Novamente caí em um desespero sanguinolento, simplesmente por descobrir que era tudo real. Toda felicidade foi real, mas não tanto quanto a dor. Senti a força que a minha própria escuridão conseguia exercer sobre mim. Foi quando percebi que enquanto eu chorava e estremecia, o sol lá fora já estava voltando a cantar. Saí de casa e decidi que precisava sair de mim. Senti uma vontade incontrolável de me jogar em direção a um abismo desconhecido qualquer. Todos aqueles pelos quais eu caí antes pareciam doloridos olhando do chão em que aterrissei, escuros demais, duros demais. Ainda assim, todos eles haviam parecido como um poço dos desejos quando olhados lá de cima. E por alguns momentos da queda a adrenalina fazia tudo parecer mais quente, intenso, levemente insano, mas bom.

17122118_10210042961964370_487306367_oGovernador Celso Ramos, Santa Catarina. Dezembro, 2016. 

Entendi que faria tudo de novo. Entendi que naquele último outono, quando olhamos para o abismo eu me desequilibrei na beirada enquanto você teve medo e preferiu ficar no seu próprio deserto. Me debrucei sobre as duvidas, as inseguranças e toda a escuridão que me assolou durante o inverno. Será que você havia passado pelo mesmo que eu? Não pude aquietar essa duvida e durante a primavera escalei pedra a pedra o abismo de volta até te encontrar. Aquele sorriso que tanto havia me aquecido um dia ainda estava lá, apesar de todos meus questionamento quanto a sua existência.

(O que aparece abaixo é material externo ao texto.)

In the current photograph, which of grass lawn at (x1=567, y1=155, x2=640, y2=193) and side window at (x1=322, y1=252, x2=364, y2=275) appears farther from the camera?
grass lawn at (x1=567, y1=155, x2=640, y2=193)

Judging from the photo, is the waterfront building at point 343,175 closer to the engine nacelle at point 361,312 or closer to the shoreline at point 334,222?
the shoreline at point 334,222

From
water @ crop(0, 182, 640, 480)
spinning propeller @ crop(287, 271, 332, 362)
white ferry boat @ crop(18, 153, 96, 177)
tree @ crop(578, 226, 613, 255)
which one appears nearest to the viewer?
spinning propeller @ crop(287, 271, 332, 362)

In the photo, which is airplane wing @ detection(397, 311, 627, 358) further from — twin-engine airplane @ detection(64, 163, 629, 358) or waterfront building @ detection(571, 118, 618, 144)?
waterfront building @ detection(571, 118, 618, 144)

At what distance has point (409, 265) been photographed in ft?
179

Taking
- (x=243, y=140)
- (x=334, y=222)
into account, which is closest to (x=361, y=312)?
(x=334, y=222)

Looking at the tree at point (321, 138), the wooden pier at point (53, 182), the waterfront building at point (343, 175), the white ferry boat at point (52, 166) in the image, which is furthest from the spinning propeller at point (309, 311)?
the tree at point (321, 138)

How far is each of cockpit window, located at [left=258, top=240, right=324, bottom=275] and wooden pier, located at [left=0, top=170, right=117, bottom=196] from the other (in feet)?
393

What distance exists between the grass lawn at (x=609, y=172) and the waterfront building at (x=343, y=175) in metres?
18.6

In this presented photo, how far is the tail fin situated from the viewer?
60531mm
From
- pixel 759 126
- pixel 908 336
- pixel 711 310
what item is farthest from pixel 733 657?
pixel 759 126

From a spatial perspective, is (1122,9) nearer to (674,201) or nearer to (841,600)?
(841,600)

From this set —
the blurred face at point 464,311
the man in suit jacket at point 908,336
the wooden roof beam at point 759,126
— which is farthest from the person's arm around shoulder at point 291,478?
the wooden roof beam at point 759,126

Eu te perguntei: “Você se lembra?”

Você pegou a minha mão e, sem precisar de uma palavra, nós pulamos. O salto mais sincronizado que o abismo já presenciou em todos os seus milênios de existência. E com os sorrisos coordenados não conseguíamos olhar para baixo, ainda assim nós dois soubemos ali que aquele abismo não tinha chão. Dali, a gente só podia cair para o infinito do universo.